---- Entries supplied

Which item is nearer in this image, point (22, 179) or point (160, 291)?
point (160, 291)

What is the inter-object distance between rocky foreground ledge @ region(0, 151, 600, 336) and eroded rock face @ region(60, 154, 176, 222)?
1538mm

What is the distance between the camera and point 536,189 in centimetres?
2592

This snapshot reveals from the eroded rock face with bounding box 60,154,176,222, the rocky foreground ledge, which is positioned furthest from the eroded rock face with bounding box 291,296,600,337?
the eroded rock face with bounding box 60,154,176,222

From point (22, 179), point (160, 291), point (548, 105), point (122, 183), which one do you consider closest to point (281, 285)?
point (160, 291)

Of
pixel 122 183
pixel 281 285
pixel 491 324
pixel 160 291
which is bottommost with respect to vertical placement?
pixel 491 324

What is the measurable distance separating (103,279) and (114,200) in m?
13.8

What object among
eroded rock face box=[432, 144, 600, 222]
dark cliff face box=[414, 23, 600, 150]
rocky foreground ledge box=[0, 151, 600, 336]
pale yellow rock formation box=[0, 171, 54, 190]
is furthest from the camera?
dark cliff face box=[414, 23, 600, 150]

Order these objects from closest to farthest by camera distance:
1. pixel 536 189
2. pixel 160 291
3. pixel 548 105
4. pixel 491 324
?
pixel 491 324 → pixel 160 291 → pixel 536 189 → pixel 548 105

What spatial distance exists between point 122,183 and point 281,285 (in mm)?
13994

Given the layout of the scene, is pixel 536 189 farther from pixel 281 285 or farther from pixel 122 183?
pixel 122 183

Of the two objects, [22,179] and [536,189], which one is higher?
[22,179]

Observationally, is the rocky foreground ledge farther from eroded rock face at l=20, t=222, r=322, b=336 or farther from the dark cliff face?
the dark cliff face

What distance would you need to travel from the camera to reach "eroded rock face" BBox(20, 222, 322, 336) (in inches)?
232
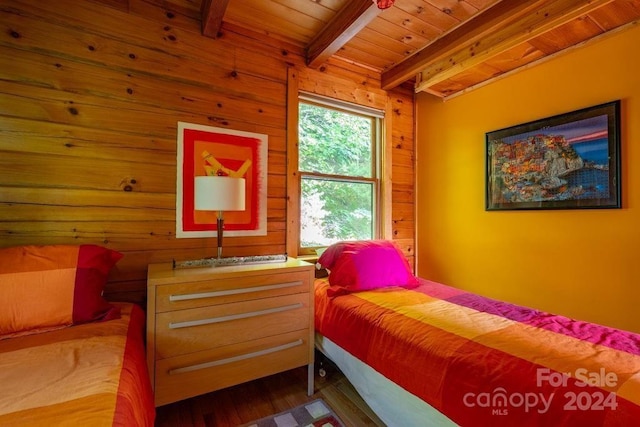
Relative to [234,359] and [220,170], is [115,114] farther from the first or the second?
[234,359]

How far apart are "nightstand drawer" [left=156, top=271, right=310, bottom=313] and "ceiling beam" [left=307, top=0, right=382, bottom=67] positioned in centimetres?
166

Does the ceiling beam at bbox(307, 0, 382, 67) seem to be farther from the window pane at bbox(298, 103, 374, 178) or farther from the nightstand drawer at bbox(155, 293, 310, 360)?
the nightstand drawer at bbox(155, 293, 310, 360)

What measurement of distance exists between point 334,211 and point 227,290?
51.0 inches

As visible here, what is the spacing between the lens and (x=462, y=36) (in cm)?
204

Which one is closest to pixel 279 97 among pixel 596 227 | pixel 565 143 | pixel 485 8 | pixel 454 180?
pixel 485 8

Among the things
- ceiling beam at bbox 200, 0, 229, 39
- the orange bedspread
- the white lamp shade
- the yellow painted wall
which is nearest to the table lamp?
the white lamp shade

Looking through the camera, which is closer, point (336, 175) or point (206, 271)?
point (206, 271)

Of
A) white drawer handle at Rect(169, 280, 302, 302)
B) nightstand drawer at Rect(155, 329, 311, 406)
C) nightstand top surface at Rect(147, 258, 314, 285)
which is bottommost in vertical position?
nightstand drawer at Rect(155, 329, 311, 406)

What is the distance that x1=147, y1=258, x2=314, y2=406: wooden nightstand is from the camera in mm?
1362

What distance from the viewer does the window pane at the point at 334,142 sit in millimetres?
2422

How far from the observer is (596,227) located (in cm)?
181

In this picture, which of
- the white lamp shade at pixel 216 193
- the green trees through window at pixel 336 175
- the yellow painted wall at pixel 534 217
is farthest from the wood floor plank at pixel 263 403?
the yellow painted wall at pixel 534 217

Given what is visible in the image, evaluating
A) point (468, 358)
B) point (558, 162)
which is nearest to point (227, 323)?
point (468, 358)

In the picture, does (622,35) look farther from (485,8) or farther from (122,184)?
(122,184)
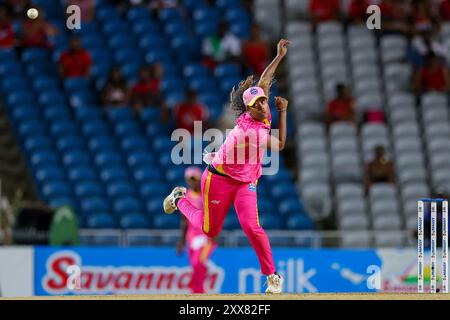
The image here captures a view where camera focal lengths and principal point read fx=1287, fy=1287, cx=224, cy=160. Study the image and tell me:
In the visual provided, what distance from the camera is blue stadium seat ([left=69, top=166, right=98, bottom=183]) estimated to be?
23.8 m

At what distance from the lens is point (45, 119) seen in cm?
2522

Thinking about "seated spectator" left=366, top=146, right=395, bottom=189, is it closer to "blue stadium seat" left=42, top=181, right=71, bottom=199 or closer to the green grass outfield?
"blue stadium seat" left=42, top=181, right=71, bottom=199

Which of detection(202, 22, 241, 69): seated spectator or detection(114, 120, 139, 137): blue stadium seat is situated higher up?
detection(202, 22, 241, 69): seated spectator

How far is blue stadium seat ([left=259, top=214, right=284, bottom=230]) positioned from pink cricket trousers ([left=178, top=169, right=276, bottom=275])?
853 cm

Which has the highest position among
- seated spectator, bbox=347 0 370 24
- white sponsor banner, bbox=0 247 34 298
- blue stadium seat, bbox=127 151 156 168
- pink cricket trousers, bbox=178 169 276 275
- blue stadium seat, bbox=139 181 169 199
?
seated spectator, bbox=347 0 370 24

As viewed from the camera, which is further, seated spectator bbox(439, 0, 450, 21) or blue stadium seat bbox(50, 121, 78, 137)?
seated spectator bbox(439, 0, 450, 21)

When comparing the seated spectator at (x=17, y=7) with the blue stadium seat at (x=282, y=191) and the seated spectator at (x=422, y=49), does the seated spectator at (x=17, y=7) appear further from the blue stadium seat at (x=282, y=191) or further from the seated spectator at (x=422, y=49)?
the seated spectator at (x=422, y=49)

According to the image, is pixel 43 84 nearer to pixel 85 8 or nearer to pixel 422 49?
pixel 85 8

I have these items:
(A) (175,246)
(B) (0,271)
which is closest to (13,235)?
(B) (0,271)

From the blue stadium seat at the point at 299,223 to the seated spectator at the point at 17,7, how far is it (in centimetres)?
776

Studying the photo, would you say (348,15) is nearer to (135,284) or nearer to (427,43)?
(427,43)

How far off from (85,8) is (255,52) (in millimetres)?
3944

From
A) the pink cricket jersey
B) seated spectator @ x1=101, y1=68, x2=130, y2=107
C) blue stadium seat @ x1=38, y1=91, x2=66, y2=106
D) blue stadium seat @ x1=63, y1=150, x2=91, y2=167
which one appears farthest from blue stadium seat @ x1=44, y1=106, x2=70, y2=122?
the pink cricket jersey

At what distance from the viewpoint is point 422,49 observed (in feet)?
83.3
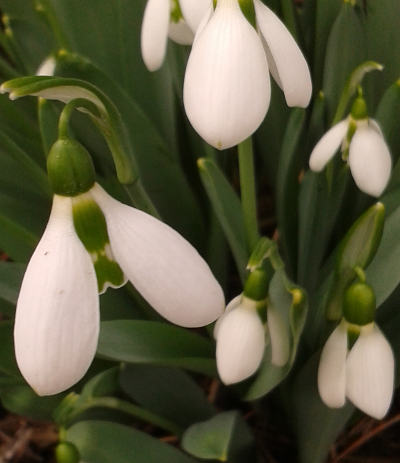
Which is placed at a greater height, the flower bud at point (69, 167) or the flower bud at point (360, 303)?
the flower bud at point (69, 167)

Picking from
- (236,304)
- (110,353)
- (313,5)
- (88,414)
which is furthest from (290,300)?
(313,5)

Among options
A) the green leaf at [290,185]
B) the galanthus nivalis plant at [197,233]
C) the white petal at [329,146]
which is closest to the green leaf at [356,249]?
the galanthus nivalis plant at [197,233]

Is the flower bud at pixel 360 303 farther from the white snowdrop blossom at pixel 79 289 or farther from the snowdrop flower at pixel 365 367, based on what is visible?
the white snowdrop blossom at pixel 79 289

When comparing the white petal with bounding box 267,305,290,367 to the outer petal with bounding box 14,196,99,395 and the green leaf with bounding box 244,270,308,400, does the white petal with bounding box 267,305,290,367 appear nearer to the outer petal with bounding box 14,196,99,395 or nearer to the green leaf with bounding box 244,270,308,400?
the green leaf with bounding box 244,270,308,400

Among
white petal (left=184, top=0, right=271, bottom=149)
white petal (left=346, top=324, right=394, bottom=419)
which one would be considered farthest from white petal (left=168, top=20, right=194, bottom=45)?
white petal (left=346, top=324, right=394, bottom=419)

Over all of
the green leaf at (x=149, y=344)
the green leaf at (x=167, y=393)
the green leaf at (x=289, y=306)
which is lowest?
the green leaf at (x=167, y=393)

--------
---- Entries supplied

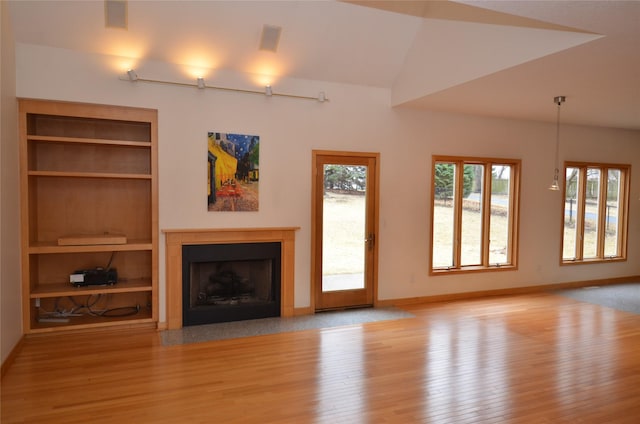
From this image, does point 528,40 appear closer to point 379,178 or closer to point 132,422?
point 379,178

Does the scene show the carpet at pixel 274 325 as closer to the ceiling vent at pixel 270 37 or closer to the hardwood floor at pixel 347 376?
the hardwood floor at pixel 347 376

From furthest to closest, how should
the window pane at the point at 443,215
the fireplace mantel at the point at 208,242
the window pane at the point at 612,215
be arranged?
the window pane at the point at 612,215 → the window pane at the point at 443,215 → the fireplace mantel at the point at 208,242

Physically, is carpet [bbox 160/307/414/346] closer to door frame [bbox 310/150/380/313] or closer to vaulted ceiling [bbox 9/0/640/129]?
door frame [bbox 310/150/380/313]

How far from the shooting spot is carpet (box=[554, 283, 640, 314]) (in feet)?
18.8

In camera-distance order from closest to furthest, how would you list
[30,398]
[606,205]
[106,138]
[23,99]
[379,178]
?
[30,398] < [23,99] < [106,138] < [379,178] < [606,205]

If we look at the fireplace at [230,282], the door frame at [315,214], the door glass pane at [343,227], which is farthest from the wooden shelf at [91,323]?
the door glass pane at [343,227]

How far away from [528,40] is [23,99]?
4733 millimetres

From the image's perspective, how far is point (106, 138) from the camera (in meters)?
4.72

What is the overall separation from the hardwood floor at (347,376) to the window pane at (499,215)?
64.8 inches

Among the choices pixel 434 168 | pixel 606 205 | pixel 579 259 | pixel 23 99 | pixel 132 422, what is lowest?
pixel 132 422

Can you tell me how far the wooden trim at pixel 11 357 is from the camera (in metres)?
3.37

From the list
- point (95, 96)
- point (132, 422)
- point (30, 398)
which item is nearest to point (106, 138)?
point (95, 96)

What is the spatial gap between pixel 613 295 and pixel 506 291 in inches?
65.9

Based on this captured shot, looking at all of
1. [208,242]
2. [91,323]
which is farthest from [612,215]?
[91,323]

--------
---- Entries supplied

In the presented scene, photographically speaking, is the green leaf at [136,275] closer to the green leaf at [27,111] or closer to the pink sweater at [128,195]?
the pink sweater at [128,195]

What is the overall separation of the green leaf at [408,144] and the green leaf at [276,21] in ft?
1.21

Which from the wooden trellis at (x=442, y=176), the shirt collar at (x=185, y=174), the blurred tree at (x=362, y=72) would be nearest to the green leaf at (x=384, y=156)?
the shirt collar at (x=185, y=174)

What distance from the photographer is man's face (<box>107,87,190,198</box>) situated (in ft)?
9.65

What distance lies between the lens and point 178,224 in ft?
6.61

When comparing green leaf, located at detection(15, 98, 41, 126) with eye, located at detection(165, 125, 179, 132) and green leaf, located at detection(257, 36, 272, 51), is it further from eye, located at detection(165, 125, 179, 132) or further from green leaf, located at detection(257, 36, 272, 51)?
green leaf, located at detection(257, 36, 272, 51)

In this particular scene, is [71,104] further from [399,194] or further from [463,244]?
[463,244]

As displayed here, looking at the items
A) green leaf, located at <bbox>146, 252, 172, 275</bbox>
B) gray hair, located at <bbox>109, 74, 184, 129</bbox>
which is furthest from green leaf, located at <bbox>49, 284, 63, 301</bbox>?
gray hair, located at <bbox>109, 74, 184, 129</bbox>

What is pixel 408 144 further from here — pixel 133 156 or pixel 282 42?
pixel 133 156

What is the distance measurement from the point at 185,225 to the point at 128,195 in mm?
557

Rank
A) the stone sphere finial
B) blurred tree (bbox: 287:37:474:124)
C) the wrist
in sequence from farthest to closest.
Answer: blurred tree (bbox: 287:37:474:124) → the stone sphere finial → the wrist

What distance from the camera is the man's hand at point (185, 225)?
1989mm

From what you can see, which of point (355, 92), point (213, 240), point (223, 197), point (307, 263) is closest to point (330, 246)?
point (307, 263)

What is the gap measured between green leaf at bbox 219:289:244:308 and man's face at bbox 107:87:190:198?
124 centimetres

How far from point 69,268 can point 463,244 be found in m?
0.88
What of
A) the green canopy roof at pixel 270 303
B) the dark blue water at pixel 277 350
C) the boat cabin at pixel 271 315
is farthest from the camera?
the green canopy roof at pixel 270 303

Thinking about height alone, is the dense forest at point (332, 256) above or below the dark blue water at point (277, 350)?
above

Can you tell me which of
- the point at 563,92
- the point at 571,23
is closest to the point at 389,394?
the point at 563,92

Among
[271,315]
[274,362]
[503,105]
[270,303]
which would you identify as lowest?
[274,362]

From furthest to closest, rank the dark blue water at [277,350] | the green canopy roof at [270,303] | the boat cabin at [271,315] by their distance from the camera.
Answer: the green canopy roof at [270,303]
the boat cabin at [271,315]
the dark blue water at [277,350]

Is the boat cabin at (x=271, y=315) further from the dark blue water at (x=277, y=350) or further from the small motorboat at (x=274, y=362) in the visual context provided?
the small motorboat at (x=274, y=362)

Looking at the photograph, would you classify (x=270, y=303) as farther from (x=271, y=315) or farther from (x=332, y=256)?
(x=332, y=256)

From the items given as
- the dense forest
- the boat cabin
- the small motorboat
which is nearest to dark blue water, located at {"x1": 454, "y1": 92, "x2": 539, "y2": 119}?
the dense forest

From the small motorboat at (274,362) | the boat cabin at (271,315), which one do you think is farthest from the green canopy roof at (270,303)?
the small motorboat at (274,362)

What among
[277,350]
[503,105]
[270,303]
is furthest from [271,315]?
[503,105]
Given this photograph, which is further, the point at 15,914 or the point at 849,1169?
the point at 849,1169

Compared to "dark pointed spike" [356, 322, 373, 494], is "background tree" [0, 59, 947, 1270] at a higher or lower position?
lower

--------

» **Written exercise**: Copy the material from the line containing "Does the scene" through the line containing "the window pane at the point at 612,215 →", including both of those lines and keeping each one unchanged.

» **Exercise output**:
Does the scene show the carpet at pixel 274 325 as closer to the ceiling vent at pixel 270 37 or closer to the hardwood floor at pixel 347 376?
the hardwood floor at pixel 347 376

From furthest to closest, how should
the window pane at the point at 443,215
the fireplace mantel at the point at 208,242
the window pane at the point at 612,215
be arranged?
the window pane at the point at 612,215 → the window pane at the point at 443,215 → the fireplace mantel at the point at 208,242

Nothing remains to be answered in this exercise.